Anyways, without further ado…

Bacteria Versus Viruses

by Alex Smolen

The human body is extraordinarily capable of defending itself from the antagonistic micro-organisms that permeate our environment. With viruses and bacteria covering every surface, hidden in every crevice, waiting for the opportunity to use our body as their own personal recreation area, we rely on our natural defenses and the medical community to protect us from this unseen but well-known threat.

Software applications must defend themselves as well; they too are subjected to a hostile environment of wide-ranging threats from invisible sources. Indeed, a computer “virus” closely parallels its organic namesake in the way it infects and replicates, causing destruction and leaving weakness in its wake.

Recently, I reflected on the observation that computer viruses attacks occur less frequently and cause less damage today than in the past. There could be several reasons for this, including more common and stringent anti-virus protection, and more user awareness.
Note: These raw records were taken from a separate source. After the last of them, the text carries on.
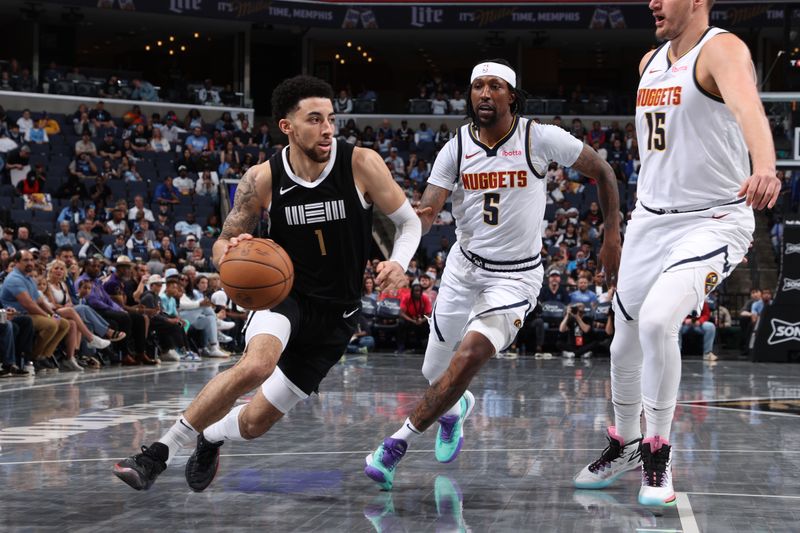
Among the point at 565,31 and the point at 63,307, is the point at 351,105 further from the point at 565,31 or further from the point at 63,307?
the point at 63,307

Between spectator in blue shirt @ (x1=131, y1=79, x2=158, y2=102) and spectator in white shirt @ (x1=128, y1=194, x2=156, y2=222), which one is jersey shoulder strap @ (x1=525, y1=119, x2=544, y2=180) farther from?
spectator in blue shirt @ (x1=131, y1=79, x2=158, y2=102)

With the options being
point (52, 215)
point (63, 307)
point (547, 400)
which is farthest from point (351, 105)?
point (547, 400)

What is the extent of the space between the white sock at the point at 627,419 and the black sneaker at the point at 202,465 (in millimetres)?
1999

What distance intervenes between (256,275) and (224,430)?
859 millimetres

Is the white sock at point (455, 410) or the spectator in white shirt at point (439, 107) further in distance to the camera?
Result: the spectator in white shirt at point (439, 107)

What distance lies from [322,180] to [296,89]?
1.61 ft

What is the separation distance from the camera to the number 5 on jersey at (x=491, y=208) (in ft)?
20.1

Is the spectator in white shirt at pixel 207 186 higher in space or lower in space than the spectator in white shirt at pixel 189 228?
higher

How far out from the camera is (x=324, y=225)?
5438 mm

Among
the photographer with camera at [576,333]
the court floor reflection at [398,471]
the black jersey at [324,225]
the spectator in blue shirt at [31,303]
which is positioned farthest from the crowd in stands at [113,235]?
the black jersey at [324,225]

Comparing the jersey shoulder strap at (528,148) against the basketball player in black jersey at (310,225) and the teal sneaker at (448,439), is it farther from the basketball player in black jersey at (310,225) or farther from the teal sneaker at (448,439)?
the teal sneaker at (448,439)

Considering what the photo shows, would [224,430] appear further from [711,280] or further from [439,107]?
[439,107]

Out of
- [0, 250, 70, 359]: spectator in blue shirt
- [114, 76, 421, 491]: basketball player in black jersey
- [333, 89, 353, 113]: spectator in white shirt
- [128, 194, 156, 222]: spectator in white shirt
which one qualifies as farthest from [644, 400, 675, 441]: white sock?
[333, 89, 353, 113]: spectator in white shirt

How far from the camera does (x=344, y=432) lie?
304 inches
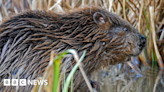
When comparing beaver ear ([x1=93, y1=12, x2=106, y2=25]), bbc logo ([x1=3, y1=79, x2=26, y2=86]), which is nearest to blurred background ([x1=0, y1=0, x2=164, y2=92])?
beaver ear ([x1=93, y1=12, x2=106, y2=25])

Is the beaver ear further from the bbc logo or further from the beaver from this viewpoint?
the bbc logo

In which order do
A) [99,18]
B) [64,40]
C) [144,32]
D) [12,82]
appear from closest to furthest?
[12,82] → [64,40] → [99,18] → [144,32]

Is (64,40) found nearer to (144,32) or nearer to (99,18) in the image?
(99,18)

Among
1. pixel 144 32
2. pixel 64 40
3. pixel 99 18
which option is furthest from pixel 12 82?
pixel 144 32

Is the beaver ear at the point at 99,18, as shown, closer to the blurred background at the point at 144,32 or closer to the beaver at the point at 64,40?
the beaver at the point at 64,40

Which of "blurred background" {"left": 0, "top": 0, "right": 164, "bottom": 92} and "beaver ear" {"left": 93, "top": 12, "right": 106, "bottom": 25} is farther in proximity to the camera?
"blurred background" {"left": 0, "top": 0, "right": 164, "bottom": 92}

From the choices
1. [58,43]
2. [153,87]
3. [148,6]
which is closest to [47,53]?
[58,43]

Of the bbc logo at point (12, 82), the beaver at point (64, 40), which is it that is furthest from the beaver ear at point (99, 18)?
the bbc logo at point (12, 82)
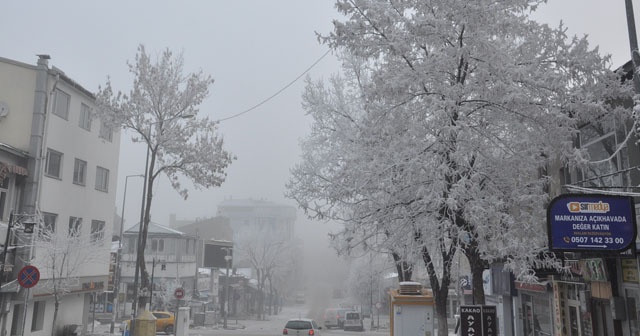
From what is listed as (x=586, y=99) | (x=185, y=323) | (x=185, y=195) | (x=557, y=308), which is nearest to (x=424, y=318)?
(x=557, y=308)

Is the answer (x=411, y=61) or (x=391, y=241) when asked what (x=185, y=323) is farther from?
(x=411, y=61)

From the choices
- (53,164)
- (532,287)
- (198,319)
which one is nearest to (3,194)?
(53,164)

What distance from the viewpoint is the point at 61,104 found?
25.0m

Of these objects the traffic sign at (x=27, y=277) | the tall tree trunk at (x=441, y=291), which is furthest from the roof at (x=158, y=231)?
the tall tree trunk at (x=441, y=291)

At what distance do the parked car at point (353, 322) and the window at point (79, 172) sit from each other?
25382mm

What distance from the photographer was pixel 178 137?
24531 mm

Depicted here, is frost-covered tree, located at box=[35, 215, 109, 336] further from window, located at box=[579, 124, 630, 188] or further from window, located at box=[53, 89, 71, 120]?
window, located at box=[579, 124, 630, 188]

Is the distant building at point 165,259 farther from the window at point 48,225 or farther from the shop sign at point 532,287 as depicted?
the shop sign at point 532,287

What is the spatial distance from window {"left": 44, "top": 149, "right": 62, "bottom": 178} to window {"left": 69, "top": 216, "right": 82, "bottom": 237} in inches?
96.5

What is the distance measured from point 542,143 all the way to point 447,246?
3218 mm

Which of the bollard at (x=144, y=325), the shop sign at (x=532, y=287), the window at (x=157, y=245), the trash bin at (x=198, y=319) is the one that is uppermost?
the window at (x=157, y=245)

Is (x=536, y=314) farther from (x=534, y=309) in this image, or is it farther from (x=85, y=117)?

However, what is becoming more common, and often more destructive, are the increasing number of software “errors” which allow attackers to conquer servers using well-known techniques that exploit these “unsanitary” conditions. The day of the computer “virus” may be fading, but we are beginning to see the rise of computer “bacteria”.
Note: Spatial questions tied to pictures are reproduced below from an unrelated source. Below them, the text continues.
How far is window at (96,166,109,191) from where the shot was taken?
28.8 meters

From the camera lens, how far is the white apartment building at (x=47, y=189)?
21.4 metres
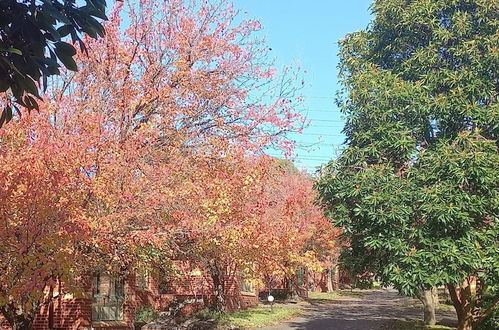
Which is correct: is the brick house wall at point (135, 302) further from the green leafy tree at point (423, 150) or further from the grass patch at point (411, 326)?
the grass patch at point (411, 326)

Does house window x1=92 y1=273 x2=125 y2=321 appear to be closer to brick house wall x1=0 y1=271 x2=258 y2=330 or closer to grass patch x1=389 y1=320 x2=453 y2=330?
brick house wall x1=0 y1=271 x2=258 y2=330

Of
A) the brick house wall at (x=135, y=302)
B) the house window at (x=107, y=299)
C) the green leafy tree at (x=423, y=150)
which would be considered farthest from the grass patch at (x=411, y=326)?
the house window at (x=107, y=299)

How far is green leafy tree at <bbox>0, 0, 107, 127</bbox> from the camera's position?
2994 millimetres

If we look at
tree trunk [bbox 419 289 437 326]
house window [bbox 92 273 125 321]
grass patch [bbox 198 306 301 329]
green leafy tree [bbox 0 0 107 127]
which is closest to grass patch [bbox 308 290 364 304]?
grass patch [bbox 198 306 301 329]

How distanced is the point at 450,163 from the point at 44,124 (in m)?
7.29

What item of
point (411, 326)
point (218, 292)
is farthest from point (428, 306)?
point (218, 292)

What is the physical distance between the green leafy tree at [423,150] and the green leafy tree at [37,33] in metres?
7.78

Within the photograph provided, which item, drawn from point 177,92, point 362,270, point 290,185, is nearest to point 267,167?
point 177,92

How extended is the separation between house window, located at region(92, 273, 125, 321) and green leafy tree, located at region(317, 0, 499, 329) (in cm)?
868

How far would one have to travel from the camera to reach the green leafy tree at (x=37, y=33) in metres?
2.99

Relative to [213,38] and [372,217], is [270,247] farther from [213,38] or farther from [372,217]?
[213,38]

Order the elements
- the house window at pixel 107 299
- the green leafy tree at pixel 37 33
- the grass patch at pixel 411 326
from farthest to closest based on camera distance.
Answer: the grass patch at pixel 411 326, the house window at pixel 107 299, the green leafy tree at pixel 37 33

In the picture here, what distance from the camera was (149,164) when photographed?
1020cm

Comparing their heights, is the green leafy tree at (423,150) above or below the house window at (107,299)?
above
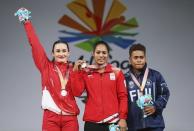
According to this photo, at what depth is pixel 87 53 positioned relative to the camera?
18.6ft

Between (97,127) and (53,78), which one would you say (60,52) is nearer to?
(53,78)

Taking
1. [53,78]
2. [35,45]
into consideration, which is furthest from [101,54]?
[35,45]

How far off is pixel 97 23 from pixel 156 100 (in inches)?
83.4

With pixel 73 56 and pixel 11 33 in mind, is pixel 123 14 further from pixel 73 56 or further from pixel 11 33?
pixel 11 33

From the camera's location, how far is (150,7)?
5.77m


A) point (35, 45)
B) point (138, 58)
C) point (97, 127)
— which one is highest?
point (35, 45)

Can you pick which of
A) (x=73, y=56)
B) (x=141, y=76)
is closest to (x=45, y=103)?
(x=141, y=76)

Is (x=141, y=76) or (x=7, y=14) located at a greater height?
(x=7, y=14)

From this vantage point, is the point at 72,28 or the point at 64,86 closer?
the point at 64,86

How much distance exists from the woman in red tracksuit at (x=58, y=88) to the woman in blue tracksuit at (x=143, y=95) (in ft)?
1.58

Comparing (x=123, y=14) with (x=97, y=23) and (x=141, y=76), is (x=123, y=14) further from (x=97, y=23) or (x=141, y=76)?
(x=141, y=76)

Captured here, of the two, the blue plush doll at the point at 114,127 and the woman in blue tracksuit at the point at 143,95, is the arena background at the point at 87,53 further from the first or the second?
the blue plush doll at the point at 114,127

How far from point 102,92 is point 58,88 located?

Every year, the common cold causes millions, if not billions, of dollars in terms of lost productivity. What mighty force behind this phenomenon has led science on a wild goose chase for decades? The cold virus is able to mutate to fool our immune system. It is the best hacker in the ecosystem – it can r00t us year after year. Computer virus writers keep anti-virus vendors in business through the subscription model. Vendors take every new, bizarre mutation of code that shows up on the networks of the world and analyze it into submission.
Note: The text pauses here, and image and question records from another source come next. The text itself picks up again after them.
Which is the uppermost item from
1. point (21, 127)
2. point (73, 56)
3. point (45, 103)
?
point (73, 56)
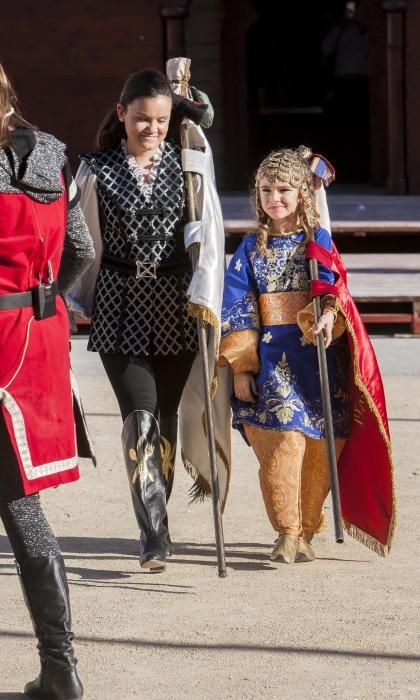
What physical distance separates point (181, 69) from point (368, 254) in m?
6.75

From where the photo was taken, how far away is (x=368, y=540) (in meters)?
5.05

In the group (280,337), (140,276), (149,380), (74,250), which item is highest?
(74,250)

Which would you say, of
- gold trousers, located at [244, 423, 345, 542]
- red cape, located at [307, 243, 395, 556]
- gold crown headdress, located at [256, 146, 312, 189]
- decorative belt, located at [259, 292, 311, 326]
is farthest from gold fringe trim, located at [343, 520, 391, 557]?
gold crown headdress, located at [256, 146, 312, 189]

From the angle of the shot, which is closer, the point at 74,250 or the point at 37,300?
the point at 37,300

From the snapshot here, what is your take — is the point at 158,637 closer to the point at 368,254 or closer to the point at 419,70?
the point at 368,254

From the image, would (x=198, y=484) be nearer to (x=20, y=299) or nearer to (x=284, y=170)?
(x=284, y=170)

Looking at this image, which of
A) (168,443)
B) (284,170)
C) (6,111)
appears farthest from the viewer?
(168,443)

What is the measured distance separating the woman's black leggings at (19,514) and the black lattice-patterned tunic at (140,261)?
4.53 ft

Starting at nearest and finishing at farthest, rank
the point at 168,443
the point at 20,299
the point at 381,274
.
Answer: the point at 20,299 → the point at 168,443 → the point at 381,274

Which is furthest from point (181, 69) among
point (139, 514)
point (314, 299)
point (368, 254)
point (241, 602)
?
point (368, 254)

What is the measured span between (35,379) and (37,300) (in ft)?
0.65

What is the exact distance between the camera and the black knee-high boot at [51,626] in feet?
12.1

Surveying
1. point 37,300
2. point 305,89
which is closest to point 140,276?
point 37,300

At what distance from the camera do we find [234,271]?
5.08 meters
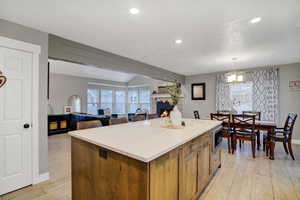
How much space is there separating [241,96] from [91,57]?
536cm

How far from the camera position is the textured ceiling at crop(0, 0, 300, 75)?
1909 mm

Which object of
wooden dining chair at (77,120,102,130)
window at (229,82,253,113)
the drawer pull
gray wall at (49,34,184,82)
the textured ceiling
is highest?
the textured ceiling

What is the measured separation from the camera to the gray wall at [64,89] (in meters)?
6.82

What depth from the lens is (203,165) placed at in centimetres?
210

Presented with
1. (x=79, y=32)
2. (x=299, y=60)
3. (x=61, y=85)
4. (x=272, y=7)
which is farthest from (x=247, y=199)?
(x=61, y=85)

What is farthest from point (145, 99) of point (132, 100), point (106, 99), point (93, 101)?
point (93, 101)

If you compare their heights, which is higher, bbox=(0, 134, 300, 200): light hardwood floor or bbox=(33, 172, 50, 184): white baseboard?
bbox=(33, 172, 50, 184): white baseboard

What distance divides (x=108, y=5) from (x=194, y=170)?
91.3 inches

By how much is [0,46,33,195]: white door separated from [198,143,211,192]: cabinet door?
2603 mm

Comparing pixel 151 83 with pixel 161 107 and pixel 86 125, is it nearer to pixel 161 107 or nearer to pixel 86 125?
pixel 161 107

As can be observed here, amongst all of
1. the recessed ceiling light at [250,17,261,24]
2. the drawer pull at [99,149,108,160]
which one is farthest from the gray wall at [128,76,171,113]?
the drawer pull at [99,149,108,160]

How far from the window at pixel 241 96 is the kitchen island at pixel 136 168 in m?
4.60

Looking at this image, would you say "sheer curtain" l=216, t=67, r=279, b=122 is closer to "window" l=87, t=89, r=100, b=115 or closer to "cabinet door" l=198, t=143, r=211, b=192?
"cabinet door" l=198, t=143, r=211, b=192

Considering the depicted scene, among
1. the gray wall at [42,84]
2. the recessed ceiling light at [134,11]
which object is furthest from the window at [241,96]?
the gray wall at [42,84]
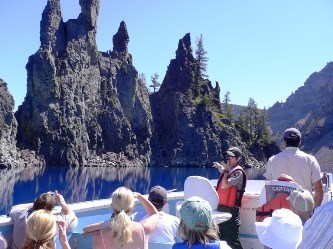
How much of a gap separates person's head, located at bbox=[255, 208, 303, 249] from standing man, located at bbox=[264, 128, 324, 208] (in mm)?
2210

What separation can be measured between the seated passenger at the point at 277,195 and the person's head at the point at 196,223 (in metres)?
2.04

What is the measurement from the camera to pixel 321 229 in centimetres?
217

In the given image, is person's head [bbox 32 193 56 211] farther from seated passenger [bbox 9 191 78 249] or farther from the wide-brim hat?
the wide-brim hat

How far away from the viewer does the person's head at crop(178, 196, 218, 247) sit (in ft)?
10.9

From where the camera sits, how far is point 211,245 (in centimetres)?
337

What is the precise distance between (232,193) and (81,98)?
80.9m

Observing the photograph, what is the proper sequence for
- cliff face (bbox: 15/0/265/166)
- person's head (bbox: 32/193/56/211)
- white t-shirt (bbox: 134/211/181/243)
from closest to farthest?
person's head (bbox: 32/193/56/211) < white t-shirt (bbox: 134/211/181/243) < cliff face (bbox: 15/0/265/166)

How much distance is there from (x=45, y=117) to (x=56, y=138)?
4479 millimetres

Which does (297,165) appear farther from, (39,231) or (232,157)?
(39,231)

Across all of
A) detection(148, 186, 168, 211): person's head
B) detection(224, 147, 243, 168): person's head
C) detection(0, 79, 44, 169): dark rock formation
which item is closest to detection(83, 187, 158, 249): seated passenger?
detection(148, 186, 168, 211): person's head

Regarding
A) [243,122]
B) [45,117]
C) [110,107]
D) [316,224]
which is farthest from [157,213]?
[243,122]

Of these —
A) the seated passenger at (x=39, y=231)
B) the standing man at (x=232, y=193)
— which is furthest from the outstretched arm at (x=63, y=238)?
the standing man at (x=232, y=193)

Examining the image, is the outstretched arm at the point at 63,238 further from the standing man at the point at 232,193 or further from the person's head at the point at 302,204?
the standing man at the point at 232,193

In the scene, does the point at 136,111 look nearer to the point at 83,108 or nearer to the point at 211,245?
the point at 83,108
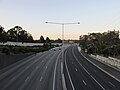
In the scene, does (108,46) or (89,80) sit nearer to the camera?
(89,80)

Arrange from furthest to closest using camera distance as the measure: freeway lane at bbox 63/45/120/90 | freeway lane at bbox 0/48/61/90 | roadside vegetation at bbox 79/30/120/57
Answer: roadside vegetation at bbox 79/30/120/57, freeway lane at bbox 63/45/120/90, freeway lane at bbox 0/48/61/90

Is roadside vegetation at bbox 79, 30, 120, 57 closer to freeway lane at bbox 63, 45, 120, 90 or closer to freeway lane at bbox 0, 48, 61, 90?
freeway lane at bbox 63, 45, 120, 90

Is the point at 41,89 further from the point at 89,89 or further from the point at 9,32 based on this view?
the point at 9,32

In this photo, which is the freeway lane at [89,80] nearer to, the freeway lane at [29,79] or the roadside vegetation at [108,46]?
the freeway lane at [29,79]

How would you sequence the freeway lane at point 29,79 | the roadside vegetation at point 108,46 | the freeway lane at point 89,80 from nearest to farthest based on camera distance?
the freeway lane at point 29,79 < the freeway lane at point 89,80 < the roadside vegetation at point 108,46

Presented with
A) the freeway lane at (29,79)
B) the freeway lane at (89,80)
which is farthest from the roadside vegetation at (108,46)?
the freeway lane at (29,79)

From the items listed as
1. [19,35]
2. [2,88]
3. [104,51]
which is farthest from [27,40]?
[2,88]

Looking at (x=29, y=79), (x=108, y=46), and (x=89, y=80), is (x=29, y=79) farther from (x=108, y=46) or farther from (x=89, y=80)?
(x=108, y=46)

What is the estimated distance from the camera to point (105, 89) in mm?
26609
However, the majority of security problems we hear about these days are the application-level exploits: the buffer overflows, the browser vulnerabilities, the SQL injection in web applications. These problems, for the most part, are well understood. There are applications which are immune to these problems, and most application-level vulnerabilities are found in a few “dirty” lines of code. This is the perfect environment for a computer bacterial infection.

When Penicillin was discovered, the deaths caused from bacterial diseases dropped sharply. Bacteria don’t evolve and mutate like viruses; they can in almost all cases be defeated with reusable techniques (antibiotics, sterilization, etc). Likewise, application security is a fairly well understood process. Validate inputs, check credentials, don’t give up to much information, load resources sparingly, and a few more strategies can, when followed consistently, significantly reduce the attack surface. Yet we consistently see people make the same mistake, time and time again, and the infection spreads from a SQL injection to a remote arbitrary code execution to a full-blown case of an owned server.

It seems like in this day and age, some vendors are only worried about threats from old attack vectors, when systems are highly susceptible to a nasty case of SQL Infection or a Buffer overflu. Can we stay healthy?